Dem BF droht in seinem Herkunftsland Afghanistan weder eine asylrelevante Verfolgung durch die von ihm behaupteten Mörder seines Vaters, noch lässt sich eine solche aus dem Aufenthalt des BF in Europa bzw. der allgemeinen Sicherheitslage in Afghanistan ableiten.

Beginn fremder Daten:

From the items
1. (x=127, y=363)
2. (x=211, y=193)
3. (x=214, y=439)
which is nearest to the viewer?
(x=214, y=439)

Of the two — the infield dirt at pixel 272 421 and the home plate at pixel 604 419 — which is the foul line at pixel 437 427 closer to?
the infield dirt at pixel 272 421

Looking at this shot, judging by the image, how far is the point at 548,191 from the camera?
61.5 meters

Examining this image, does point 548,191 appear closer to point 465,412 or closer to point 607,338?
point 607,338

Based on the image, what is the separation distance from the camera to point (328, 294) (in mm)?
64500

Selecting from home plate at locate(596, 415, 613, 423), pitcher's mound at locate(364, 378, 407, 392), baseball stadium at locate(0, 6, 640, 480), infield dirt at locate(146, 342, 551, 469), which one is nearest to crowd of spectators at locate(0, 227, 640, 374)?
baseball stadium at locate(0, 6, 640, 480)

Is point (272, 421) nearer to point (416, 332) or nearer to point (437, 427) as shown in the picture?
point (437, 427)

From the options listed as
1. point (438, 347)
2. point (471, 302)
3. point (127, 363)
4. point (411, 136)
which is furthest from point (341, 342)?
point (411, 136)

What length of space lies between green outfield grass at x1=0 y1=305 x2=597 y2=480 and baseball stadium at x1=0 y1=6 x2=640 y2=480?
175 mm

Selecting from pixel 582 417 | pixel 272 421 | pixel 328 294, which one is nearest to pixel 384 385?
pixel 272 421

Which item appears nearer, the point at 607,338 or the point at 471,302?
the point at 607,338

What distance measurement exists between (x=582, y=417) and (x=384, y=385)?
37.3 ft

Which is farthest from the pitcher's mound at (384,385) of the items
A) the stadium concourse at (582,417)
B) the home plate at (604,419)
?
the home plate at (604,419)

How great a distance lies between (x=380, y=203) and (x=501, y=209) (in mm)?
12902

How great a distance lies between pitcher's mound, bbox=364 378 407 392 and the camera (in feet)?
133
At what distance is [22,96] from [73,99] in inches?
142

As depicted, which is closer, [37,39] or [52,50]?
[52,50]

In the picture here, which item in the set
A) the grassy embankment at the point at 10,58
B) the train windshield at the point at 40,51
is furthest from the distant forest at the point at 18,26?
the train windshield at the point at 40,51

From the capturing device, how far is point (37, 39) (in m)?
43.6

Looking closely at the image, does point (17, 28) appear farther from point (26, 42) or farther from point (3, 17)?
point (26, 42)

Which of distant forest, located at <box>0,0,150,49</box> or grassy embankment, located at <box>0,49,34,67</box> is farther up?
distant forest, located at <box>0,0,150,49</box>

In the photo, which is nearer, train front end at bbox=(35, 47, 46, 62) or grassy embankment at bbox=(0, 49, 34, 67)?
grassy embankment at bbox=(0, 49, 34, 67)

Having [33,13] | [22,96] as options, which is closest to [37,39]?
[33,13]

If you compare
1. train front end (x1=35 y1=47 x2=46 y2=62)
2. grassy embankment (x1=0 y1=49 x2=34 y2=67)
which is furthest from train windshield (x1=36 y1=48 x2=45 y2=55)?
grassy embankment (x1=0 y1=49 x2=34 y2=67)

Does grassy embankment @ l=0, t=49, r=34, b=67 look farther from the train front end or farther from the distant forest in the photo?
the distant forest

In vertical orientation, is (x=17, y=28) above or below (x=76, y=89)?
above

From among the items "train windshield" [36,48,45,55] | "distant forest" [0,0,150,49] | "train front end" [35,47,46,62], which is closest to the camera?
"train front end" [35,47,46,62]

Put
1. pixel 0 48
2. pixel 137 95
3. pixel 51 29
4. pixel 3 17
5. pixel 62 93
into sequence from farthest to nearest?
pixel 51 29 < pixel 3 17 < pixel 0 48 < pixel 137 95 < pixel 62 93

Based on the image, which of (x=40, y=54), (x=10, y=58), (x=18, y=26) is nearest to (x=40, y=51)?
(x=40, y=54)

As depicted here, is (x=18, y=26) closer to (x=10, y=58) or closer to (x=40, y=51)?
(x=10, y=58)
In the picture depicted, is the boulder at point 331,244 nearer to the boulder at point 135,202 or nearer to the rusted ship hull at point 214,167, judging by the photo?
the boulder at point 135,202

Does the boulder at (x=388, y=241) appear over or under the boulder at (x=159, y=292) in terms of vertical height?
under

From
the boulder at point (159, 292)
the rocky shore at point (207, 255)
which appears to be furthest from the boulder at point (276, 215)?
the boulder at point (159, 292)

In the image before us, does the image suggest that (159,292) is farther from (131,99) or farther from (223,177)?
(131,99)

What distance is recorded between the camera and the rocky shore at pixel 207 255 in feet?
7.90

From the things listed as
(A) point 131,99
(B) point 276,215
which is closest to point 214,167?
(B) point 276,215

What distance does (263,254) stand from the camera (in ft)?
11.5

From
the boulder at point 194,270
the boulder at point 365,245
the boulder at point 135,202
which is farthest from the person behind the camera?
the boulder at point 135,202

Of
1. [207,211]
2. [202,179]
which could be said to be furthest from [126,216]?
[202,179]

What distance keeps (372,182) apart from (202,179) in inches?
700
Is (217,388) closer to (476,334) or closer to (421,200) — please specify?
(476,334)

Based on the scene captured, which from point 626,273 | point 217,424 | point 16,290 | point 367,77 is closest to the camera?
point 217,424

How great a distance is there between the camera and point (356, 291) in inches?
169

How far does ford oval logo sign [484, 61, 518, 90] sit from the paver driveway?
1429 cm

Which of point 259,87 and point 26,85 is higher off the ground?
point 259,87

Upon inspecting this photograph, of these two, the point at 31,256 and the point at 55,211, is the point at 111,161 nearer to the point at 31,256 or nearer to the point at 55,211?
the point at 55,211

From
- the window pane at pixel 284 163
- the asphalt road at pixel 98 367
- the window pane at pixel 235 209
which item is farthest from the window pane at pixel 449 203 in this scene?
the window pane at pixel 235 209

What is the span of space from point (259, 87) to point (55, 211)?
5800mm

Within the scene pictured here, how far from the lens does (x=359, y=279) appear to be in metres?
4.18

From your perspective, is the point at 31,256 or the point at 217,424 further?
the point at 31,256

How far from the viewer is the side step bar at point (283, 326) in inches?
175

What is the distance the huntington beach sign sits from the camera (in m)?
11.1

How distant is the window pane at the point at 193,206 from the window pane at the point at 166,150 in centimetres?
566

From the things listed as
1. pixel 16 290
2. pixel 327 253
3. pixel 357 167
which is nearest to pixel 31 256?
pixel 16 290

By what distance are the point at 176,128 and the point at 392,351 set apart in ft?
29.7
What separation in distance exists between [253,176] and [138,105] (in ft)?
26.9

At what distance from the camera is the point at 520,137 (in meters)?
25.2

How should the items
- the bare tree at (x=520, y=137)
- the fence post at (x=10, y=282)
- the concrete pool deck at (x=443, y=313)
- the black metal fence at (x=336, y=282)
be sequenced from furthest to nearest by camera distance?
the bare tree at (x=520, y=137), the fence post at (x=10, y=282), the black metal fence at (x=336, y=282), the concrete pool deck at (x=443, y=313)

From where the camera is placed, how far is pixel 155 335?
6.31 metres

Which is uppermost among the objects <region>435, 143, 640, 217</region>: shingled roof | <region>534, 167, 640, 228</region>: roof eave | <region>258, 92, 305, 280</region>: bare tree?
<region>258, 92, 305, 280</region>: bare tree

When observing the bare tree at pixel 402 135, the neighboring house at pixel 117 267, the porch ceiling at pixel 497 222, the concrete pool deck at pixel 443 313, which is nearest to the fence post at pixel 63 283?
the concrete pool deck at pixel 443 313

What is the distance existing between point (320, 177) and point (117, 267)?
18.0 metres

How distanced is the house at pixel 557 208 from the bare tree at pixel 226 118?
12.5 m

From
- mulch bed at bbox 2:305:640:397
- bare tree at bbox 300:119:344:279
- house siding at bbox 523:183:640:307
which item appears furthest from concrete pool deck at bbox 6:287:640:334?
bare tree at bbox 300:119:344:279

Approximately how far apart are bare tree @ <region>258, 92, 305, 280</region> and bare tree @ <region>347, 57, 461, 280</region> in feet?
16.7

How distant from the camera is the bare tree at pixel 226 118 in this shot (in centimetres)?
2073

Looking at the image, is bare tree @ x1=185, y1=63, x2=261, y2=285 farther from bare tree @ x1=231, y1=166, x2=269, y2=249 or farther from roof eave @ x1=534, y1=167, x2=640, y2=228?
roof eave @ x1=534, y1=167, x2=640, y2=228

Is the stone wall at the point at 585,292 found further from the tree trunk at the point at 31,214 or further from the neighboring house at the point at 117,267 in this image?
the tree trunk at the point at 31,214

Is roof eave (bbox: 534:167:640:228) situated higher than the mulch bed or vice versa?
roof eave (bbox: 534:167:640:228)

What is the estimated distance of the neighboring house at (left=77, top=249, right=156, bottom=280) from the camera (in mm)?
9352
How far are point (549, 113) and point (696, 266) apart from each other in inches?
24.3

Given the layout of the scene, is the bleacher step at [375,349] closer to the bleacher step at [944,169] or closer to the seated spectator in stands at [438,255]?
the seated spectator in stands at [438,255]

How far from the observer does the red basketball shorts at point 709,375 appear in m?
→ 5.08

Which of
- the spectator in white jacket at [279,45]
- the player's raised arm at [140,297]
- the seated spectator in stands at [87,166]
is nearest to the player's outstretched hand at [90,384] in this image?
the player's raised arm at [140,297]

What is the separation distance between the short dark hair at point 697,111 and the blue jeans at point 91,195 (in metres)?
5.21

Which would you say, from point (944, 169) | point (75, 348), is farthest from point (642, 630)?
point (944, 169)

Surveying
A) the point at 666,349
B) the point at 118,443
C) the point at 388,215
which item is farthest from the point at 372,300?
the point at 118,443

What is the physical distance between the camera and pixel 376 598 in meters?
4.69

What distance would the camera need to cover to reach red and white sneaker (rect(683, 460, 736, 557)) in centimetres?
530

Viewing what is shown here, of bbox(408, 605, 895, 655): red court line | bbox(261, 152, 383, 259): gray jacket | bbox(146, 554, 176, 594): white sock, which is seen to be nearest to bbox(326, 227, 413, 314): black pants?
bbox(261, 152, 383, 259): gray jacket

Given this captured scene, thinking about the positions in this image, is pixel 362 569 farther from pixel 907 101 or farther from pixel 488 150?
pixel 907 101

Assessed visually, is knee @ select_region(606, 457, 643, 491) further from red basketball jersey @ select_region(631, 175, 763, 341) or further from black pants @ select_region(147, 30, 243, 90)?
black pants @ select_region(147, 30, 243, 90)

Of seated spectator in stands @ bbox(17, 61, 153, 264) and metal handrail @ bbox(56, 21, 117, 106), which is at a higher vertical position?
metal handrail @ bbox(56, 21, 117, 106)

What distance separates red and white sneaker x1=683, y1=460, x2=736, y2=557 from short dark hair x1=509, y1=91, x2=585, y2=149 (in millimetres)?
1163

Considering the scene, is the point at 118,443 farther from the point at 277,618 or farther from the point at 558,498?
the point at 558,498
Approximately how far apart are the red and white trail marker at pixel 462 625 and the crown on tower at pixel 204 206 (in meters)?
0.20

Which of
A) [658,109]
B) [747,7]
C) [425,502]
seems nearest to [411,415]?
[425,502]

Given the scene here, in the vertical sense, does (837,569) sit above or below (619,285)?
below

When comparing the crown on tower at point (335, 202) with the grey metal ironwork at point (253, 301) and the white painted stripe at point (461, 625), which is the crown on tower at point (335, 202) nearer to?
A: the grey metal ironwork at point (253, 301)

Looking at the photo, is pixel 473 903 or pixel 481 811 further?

Unter Berücksichtigung der individuellen Situation des BF und der Sicherheits- und Versorgungslage in Afghanistan, insbesondere in seiner Herkunftsprovinz Baghlan sowie in den Städten Herat und Mazar-e Sharif, kann nicht festgestellt werden, dass sich die Umstände, die zur Gewährung des subsidiären Schutzes geführt haben, seit der Zuerkennung des Status des subsidiär Schutzberechtigten mit Bescheid des Bundesamtes für Fremdenwesen und Asyl vom 27.02.2017 Zl. XXXX bzw. seit der letzten Verlängerung der befristeten Aufenthaltsberechtigung mit Bescheid vom 31.01.2018 wesentlich und nachhaltig verändert haben. Auch in Bezug auf die subjektive Situation des BF ist keine wesentliche und nachhaltige Veränderung zum Zeitpunkt des Zuerkennungsbescheids und Verlängerungsbescheids eingetreten. Der BF verfügt nach wie vor über keine formelle bzw. qualifizierte Berufsausbildung.

Es liegen auch keine Anhaltspunkte bzw. Gründe dahingehend vor, dass der BF die Voraussetzungen der Gewährung des Status des subsidiär Schutzberechtigten nach § 8 Abs. 4 AslyG 2005 bereits im Zeitpunkt des Zuerkennungsbescheides nicht erfüllt hätte.

Zur allgemeinen Situation sowie zur Sicherheitslage im Herkunftsland des BF wird – wie bereits im angefochtenen Bescheid – (auszugsweise) Folgendes festgestellt:

Covid 19

Letzte Änderung 11.06.2021

Entwicklung der COVID-19 Pandemie in Afghanistan

Der erste offizielle Fall einer COVID-19 Infektion in Afghanistan wurde am 24.2.2020 in Herat festgestellt (RW 9.2020; vgl UNOCHA 19.12.2020). Laut einer vom afghanischen Gesundheitsministerium (MoPH) durchgeführten Umfrage hatten zwischen März und Juli 2020 35% der Menschen in Afghanistan Anzeichen und Symptome von COVID-19. Laut offiziellen Regierungsstatistiken wurden bis zum 2.9.2020 in Afghanistan 103.722 Menschen auf das COVID-19-Virus getestet (IOM 23.9.2020). Aufgrund begrenzter Ressourcen des öffentlichen Gesundheitswesens und der Testkapazitäten, der Testkriterien, des Mangels an Personen, die sich für Tests melden, sowie wegen des Fehlens eines nationalen Sterberegisters werden bestätigte Fälle von und Todesfälle durch COVID-19 in Afghanistan wahrscheinlich insgesamt unterrepräsentiert (HRW 14.1.2021; vgl. UNOCHA 18.2.2021, USAID 12.1.2021, UNOCHA 19.12.2020, RFE/RL 23.2.2021a).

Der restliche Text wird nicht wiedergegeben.